Discussion Questions

A polling organization decides to increase its sample from $n = 1{,}000$ to $n = 4{,}000$ to "get more accurate results." Will this necessarily improve accuracy? Improve precision? Both? Explain.
During the 2020 election, some analysts argued that because polls had a history of underestimating certain candidates, margins of error should be "doubled" when interpreting results. Is this a valid response to known biases? What would be a better approach?
An online poll on a news website gets 50,000 responses and finds that 72% oppose a proposed law. The website reports a margin of error of ±0.4 percentage points. Why should you be skeptical of this result despite the tiny margin of error?
Social media surveys often achieve very large sample sizes but have unknown sampling mechanisms. How does this relate to the CLT's requirement for random sampling? Can you apply the standard error formula to such surveys?
Some researchers have proposed "poll aggregation" — combining results from many polls to get a better estimate. Explain how the CLT supports this approach (Hint: think of each poll's result as a "sample" from the distribution of possible polls).

Python Challenge

import numpy as np
from scipy import stats
import matplotlib.pyplot as plt

# Simulate an election with true support of 52% for Candidate A
true_p = 0.52

# Run 1,000 simulated polls of different sizes
np.random.seed(42)
poll_sizes = [100, 400, 1000, 2500]

fig, axes = plt.subplots(2, 2, figsize=(12, 10))
axes = axes.ravel()

for idx, n in enumerate(poll_sizes):
    # Simulate 1,000 polls of size n
    poll_results = np.random.binomial(n, true_p, size=1000) / n

    ax = axes[idx]
    ax.hist(poll_results, bins=30, density=True, alpha=0.7,
            color='steelblue', edgecolor='white')

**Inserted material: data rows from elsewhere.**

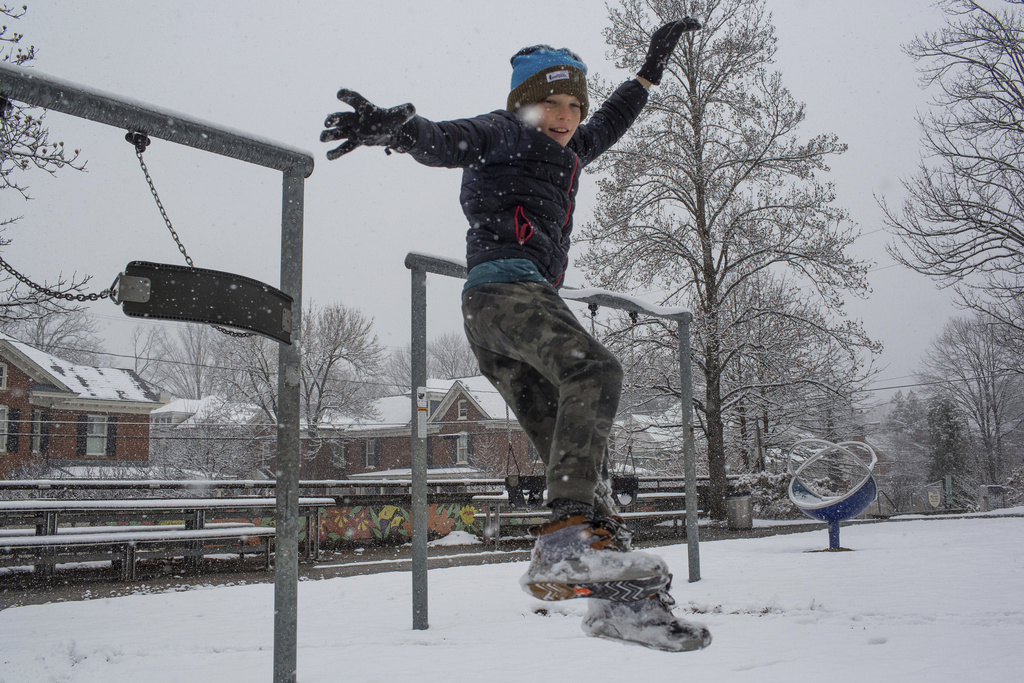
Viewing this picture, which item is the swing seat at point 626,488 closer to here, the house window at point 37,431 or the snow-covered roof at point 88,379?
the snow-covered roof at point 88,379

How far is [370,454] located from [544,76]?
37.1 metres

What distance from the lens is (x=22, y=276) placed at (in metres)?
2.56

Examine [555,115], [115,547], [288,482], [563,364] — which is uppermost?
[555,115]

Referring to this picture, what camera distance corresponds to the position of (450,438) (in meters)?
35.8

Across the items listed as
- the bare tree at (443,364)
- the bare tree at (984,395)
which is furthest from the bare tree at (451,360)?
the bare tree at (984,395)

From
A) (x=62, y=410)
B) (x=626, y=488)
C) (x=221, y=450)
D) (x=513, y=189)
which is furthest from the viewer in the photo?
(x=221, y=450)

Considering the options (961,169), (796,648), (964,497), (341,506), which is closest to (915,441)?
(964,497)

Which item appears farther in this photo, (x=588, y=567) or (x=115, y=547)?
(x=115, y=547)

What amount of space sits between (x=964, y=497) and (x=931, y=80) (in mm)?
30151

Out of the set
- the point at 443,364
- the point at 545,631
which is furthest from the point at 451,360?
the point at 545,631

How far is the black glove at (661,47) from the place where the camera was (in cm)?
Result: 282

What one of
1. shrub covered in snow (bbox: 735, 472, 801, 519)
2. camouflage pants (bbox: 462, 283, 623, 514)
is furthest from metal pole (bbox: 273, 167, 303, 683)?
shrub covered in snow (bbox: 735, 472, 801, 519)

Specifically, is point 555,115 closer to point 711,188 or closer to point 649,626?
point 649,626

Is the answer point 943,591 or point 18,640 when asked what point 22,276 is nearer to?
point 18,640
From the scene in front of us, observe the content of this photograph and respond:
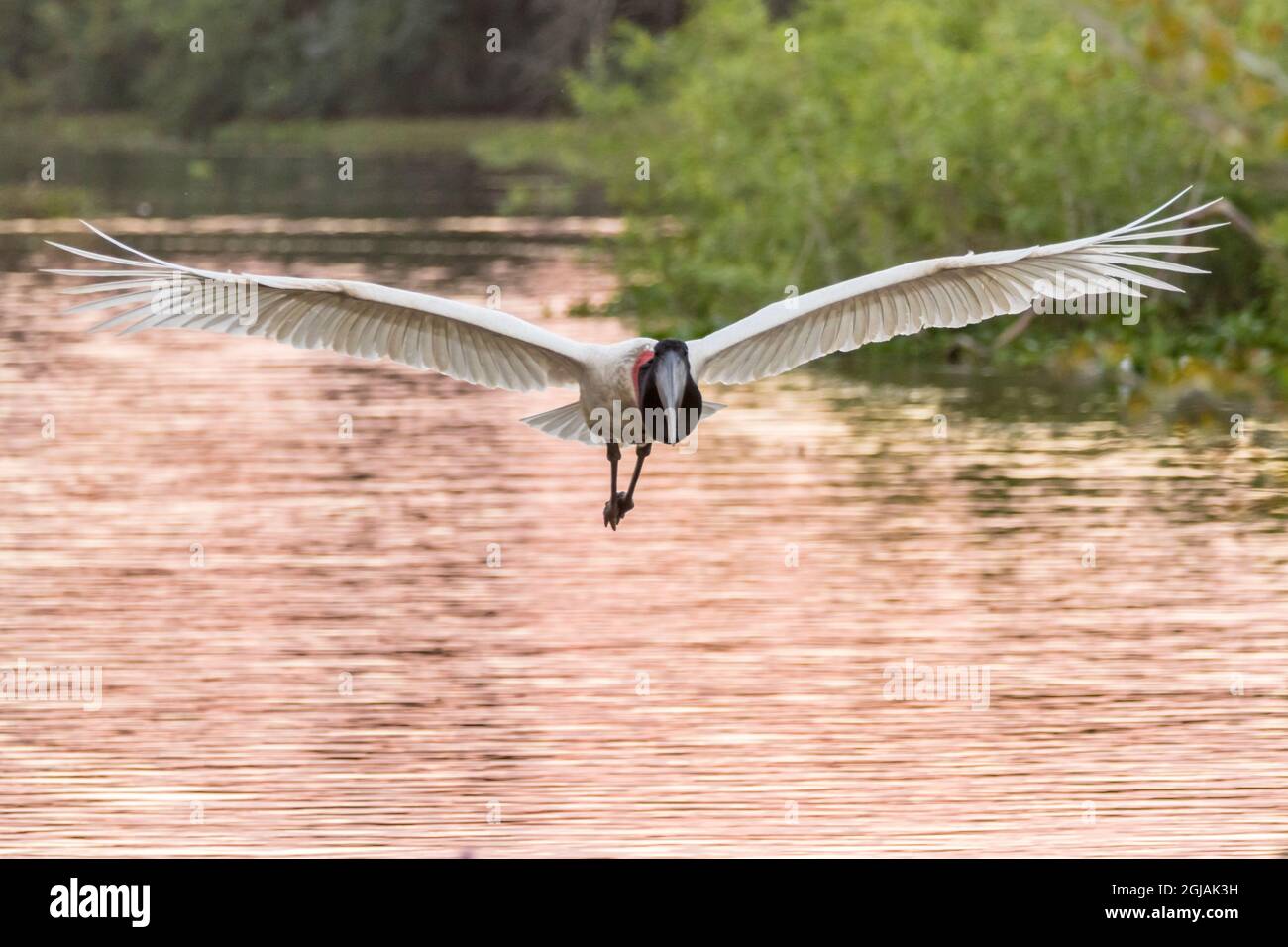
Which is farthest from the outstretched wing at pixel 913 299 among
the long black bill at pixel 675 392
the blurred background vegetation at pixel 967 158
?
the blurred background vegetation at pixel 967 158

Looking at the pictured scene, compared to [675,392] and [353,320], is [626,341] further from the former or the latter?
[675,392]

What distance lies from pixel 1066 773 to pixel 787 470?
997 centimetres

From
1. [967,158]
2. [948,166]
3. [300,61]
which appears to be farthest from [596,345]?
[300,61]

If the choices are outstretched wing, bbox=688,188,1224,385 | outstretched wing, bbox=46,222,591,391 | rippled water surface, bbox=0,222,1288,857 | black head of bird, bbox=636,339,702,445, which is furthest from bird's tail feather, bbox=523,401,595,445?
rippled water surface, bbox=0,222,1288,857

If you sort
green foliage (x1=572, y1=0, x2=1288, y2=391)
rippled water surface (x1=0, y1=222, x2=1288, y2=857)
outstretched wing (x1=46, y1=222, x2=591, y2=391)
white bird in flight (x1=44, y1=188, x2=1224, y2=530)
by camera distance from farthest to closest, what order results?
green foliage (x1=572, y1=0, x2=1288, y2=391) → rippled water surface (x1=0, y1=222, x2=1288, y2=857) → outstretched wing (x1=46, y1=222, x2=591, y2=391) → white bird in flight (x1=44, y1=188, x2=1224, y2=530)

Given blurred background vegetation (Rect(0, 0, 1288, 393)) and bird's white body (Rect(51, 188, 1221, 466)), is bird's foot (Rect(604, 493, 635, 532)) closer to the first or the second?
bird's white body (Rect(51, 188, 1221, 466))

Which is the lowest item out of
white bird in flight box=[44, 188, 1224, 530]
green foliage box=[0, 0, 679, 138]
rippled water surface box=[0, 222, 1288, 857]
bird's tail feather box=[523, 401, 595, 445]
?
rippled water surface box=[0, 222, 1288, 857]

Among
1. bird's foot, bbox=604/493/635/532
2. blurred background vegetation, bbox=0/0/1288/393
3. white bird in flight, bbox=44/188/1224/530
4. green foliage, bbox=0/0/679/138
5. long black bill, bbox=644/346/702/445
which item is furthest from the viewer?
green foliage, bbox=0/0/679/138

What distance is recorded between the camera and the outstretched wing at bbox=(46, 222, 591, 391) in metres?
10.9

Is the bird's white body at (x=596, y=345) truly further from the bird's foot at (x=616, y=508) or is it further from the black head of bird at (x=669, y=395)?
the bird's foot at (x=616, y=508)

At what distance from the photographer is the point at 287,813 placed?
13445 mm

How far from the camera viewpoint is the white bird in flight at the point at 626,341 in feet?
35.3

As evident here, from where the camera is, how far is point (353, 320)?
11.9 metres
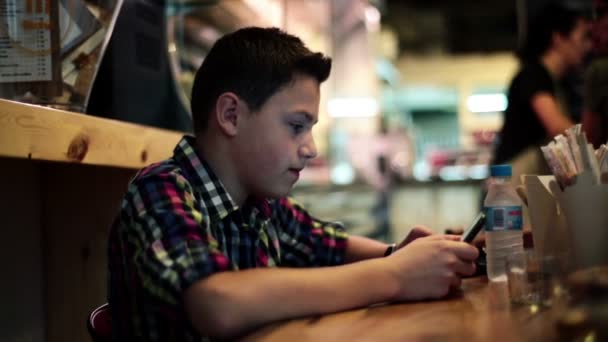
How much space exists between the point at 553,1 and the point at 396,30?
639 centimetres

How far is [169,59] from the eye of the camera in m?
2.21

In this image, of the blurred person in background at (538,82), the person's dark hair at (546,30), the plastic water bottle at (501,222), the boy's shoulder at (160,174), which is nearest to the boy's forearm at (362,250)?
the plastic water bottle at (501,222)

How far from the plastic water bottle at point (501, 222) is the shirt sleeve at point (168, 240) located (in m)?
0.54

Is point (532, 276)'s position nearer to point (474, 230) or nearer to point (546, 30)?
point (474, 230)

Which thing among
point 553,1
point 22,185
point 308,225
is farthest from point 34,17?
point 553,1

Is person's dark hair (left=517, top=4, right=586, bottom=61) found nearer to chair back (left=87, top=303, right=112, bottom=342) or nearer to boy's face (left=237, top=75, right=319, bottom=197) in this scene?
boy's face (left=237, top=75, right=319, bottom=197)

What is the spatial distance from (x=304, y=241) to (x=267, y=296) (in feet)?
1.99

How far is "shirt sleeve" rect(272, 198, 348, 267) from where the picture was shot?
146cm

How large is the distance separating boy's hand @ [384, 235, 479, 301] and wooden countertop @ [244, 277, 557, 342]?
0.08ft

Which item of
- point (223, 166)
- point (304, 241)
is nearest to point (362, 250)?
point (304, 241)

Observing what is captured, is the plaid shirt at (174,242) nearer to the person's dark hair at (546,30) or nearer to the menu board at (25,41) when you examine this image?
the menu board at (25,41)

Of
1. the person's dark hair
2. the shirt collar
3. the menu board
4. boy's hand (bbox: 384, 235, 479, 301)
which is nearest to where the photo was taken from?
boy's hand (bbox: 384, 235, 479, 301)

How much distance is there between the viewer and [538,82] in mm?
2816

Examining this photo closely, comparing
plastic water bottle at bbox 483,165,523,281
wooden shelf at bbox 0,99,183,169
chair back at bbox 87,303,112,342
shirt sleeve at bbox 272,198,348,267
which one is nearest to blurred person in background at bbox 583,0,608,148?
plastic water bottle at bbox 483,165,523,281
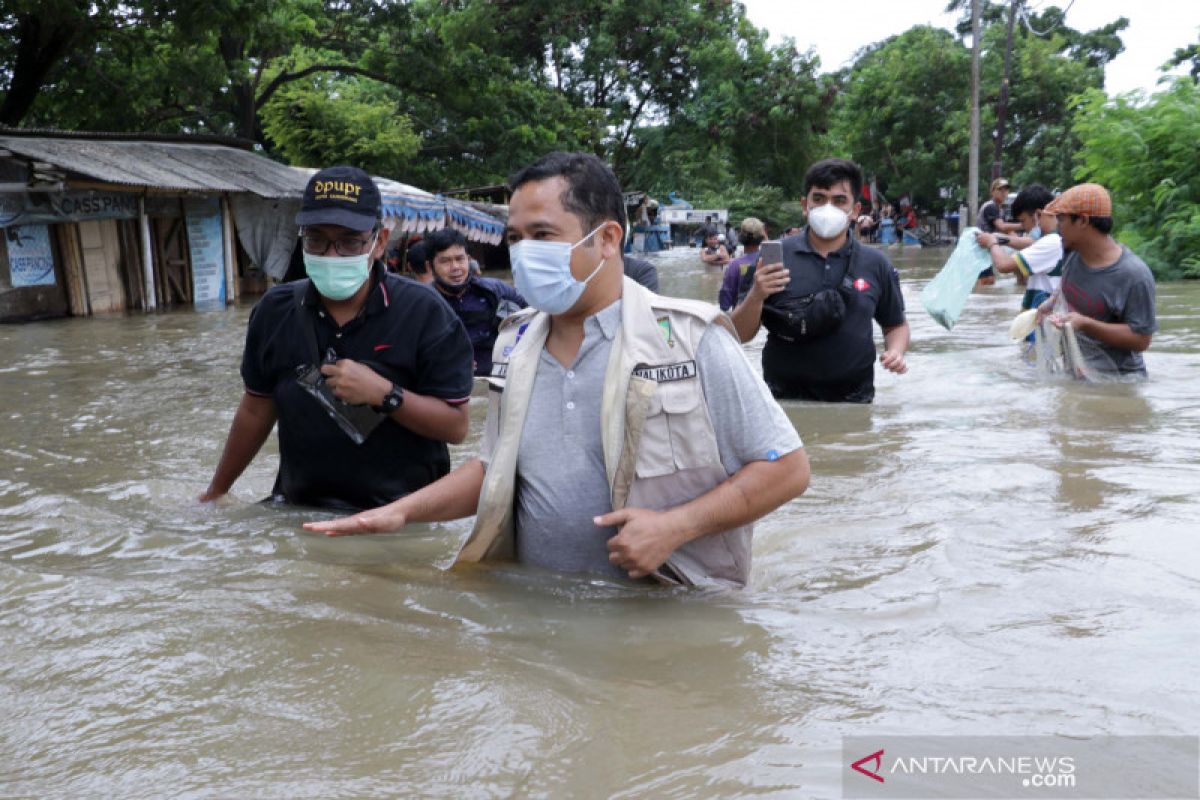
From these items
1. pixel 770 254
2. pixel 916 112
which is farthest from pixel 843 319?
pixel 916 112

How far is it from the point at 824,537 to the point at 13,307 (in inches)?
673

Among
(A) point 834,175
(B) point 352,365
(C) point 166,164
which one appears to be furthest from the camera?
(C) point 166,164

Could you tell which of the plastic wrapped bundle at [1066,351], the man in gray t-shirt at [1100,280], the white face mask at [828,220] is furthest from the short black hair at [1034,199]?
the white face mask at [828,220]

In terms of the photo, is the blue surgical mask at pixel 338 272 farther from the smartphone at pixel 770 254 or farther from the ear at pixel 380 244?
the smartphone at pixel 770 254

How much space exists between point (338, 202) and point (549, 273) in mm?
1202

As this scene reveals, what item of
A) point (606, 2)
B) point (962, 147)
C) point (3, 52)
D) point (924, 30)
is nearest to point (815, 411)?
point (3, 52)

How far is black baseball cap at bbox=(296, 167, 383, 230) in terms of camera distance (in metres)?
3.90

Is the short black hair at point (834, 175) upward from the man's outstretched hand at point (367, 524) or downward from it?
upward

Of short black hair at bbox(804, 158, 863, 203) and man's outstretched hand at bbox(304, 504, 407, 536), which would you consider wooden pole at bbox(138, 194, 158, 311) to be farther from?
man's outstretched hand at bbox(304, 504, 407, 536)

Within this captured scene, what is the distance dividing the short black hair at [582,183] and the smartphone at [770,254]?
2.83 meters

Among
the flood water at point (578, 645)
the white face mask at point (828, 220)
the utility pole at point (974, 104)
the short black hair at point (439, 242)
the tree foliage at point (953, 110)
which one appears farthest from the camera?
the tree foliage at point (953, 110)

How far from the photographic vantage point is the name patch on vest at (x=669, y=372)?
2941 millimetres

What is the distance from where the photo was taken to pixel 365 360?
405 cm

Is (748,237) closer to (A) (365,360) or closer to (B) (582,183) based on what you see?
(A) (365,360)
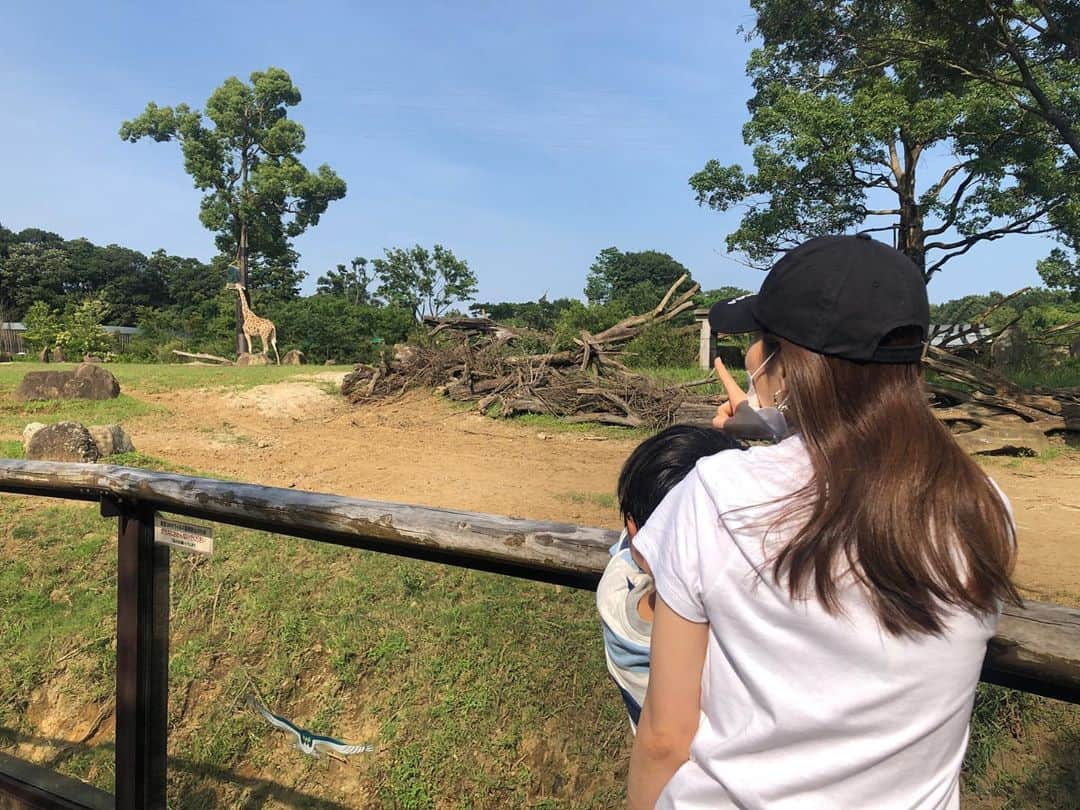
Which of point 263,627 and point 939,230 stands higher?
point 939,230

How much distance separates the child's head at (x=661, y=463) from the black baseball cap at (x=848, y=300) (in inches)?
12.8

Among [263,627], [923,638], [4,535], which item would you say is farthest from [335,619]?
[923,638]

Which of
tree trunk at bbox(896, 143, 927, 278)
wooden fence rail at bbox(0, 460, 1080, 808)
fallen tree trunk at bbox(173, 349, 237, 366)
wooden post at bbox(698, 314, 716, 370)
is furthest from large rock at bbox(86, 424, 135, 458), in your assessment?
tree trunk at bbox(896, 143, 927, 278)

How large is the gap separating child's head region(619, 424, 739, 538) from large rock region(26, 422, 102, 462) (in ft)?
21.8

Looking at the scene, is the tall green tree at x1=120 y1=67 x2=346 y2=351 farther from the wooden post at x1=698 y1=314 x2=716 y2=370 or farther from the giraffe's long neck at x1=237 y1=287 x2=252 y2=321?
the wooden post at x1=698 y1=314 x2=716 y2=370

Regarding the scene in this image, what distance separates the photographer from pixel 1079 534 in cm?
582

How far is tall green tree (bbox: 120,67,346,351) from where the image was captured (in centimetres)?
2480

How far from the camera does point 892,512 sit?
0.85m

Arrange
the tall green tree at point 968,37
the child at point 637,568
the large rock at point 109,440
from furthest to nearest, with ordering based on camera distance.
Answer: the tall green tree at point 968,37 → the large rock at point 109,440 → the child at point 637,568

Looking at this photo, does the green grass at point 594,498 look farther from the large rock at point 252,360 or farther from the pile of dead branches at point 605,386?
the large rock at point 252,360

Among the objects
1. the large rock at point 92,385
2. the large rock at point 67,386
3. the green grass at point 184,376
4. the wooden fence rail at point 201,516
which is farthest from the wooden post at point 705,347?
the wooden fence rail at point 201,516

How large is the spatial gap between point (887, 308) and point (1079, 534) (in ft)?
20.7

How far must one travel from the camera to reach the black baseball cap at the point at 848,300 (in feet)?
2.90

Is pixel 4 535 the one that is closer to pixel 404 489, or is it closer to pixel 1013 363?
pixel 404 489
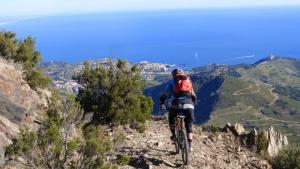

    # Theoretical normal curve
    se = np.sqrt(true_p * (1 - true_p) / n)
    x = np.linspace(poll_results.min(), poll_results.max(), 200)
    ax.plot(x, stats.norm.pdf(x, true_p, se), 'r-', linewidth=2)

    # Mark the "wrong call" zone (below 0.50)
    ax.axvline(0.50, color='darkred', linestyle=':', linewidth=2,
               label='50% threshold')
    ax.axvline(true_p, color='green', linestyle='--', linewidth=2,
               label=f'True p = {true_p}')

    # Calculate proportion of polls that would call it wrong
    wrong_calls = (poll_results < 0.50).mean()

    ax.set_title(f'n = {n:,}\nSE = {se:.3f}, '
                 f'Wrong calls: {wrong_calls:.1%}',
                 fontweight='bold')
    ax.set_xlabel('Poll Result ($\\hat{p}$)')
    ax.legend(fontsize=8)

plt.suptitle('Simulated Election Polls (True Support = 52%)',
             fontsize=14, fontweight='bold', y=1.02)
plt.tight_layout()
plt.show()

Questions for the simulation:

(a) As poll size increases, what happens to the proportion of polls that would "call the election wrong" (report $\hat{p} < 0.50$)?

(b) At what sample size does the wrong-call rate drop below 5%?

(c) If the true support were 50.5% instead of 52%, how would this change? Try modifying true_p and re-running.